In the Matter of Phillips (12/16/10)

This is a disciplinary decision. The issues involve ER 5 – a lawyer must make reasonable effort to ensure that his firm and those he supervises act ethically – and what the sanction should be.

Phillips runs one of those high-volume, high-advertising firms.  In 2002 he was put on probation because the firm was doing most of the things those firms can have problems with. The terms of probation included, basically, making sure that it didn’t do them. His suspension ended but the complaints didn’t, so the Bar sought discipline again. The Hearing Officer recommended a six-month-and-a-day suspension; the Disciplinary Commission accepted it by a vote of 6-2, the minority wanting the suspension reduced to ninety days. Phillips sought review. (Arentz, another member of the firm, was also involved in this and also sought review; the court denied his petition.)

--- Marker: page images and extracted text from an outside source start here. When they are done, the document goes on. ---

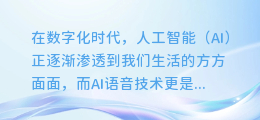 在数字化时代，人工智能（AI）正逐渐渗透到我们生活的方方面面，而AI语音技术更是...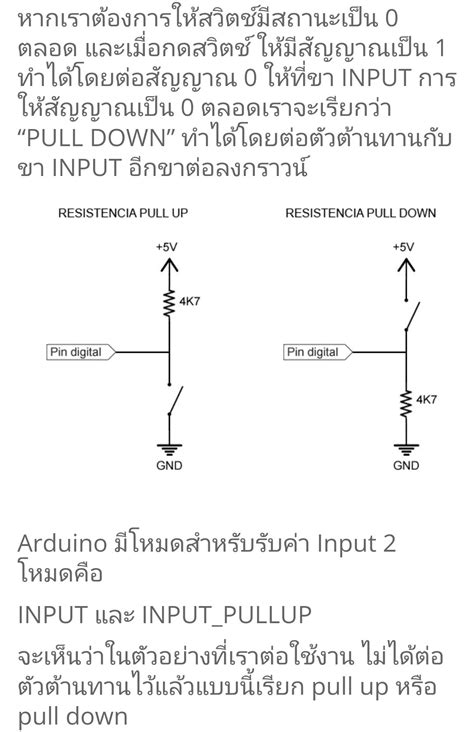 หากเราต้องการให้สวิตช์มีสถานะเป็น 0 ตลอด และเมื่อกดสวิตช์ ให้มีสัญญาณเป็น 1 ทำได้โดยต่อสัญญาณ 0 ให้ที่ขา INPUT การให้สัญญาณเป็น 0 ตลอดเราจะเรียกว่า “PULL DOWN” ทำได้โดยต่อตัวต้านทานกับขา INPUT อีกขาต่อลงกราวน์

RESISTENCIA PULL UP

+5V

4K7

Pin digital

GND

RESISTENCIA PULL DOWN

+5V

Pin digital

4K7

GND

Arduino มีโหมดสำหรับรับค่า Input 2 โหมดคือ

INPUT และ INPUT_PULLUP

จะเห็นว่าในตัวอย่างที่เราต่อใช้งาน ไม่ได้ต่อตัวต้านทานไว้แล้วแบบนี้เรียก pull up หรือ pull down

What the firm did wrong takes five pages to summarize (boiled down from a Hearing Officer report well over 100 pages long). Read the opinion if you want the gory details; basically, it’s a laundry list of the pitfalls in running those firms (if you don’t know how they work then this opinion will be an eye-opening education). What they have in common is that Phillips didn’t do any of the individual acts (he no longer represents clients) but was responsible for the policies and procedures that allowed them to occur.

Phillips’ argument was that he therefore shouldn’t be responsible for them, that the Hearing Officer merely found him vicariously liable for the offenses of others. But the Hearing Officer “clearly understood and correctly applied” the law that Phillips was liable for his own ethical breaches in not enforcing proper policies and procedures. ER 5 (the opinion deals specifically with 5.1 and 5.3) says so.

That was the legal issue on which the court granted review. The analysis takes about a page. What takes the remaining 11 pages of the majority opinion? The sanction. But the court agrees with the Hearing Officer’s findings and conclusions on everything except the issue of proportionality.

On that the court first says that a case “involving a ‘consumer law firm’ and a high volume practice . . .  is difficult to compare with others.” That is worth a long article. But the short version is: no, it isn’t, unless the suggestion is that “consumer” law firms (whether “consume” refers to lawyer or client isn’t clear) needn’t follow the same rules of ethics as the rest of us.

But rejecting  proportionality allows the court to address “internal proportionality” – i.e., to compare Phillips’ sanction to Arentz.’ Arentz had 19 ethical violations; Phillips scored only 12. Arentz was more directly involved with his violations. But Arentz got only sixty days. And the reason for Phillip’s “and a day” sanction was because that means he would have to go through a formal reinstatement process, lengthening the sanction. Although the court agrees that Phillips deserves worse that Arentz, it concludes that six months – without the complication of the extra day – is enough. (There is also probation, the 21 conditions of which are stated in the appendix. In addition, while suspended “Phillips’s [sic] name may not be used in firm advertisements, letterhead, or other communications” – stand by for some Glen Phillips commercials – and he can’t take any firm income.)

Judge Weisberg, sitting by designation, writes separately to support the stiffer “and-a-day” sanction. “Phillips is not being sanctioned for his second ethics violation [as the majority suggests]. He is being sanctioned for his ethics violations eighteen through twenty-nine.” If you’re keeping score, Phillips’ 29 beats Arentz’ 19.  Phillips had been on probation once already. And Arentz was “working in a system that was developed, implemented, and supervised by Phillips.” He does agree, though, that you can’t compare “consumer” law firms (the court at least has the grace to put that in quotation marks) with the rest of us, who presumably exist merely to grind the faces of the poor.

Now, regardless of what you think of this type of firm or this type of law or this type of lawyer, you have to wonder what was going on here. The court denies Arentz’ petition, grants Phillips’ petition purportedly for an issue that it spends about ten seconds on, then reduces Phillips’ sanction not because of what he did but supposedly because it wasn’t proportional to a sanction it had denied itself the opportunity to review (which, as Judge Weisberg tries to point out, was too light), by pretending that comparing one case to one other is a proportionality analysis. This is one of those times when you don’t know what to hope – that the court didn’t realize how bad this would stink, or that it did.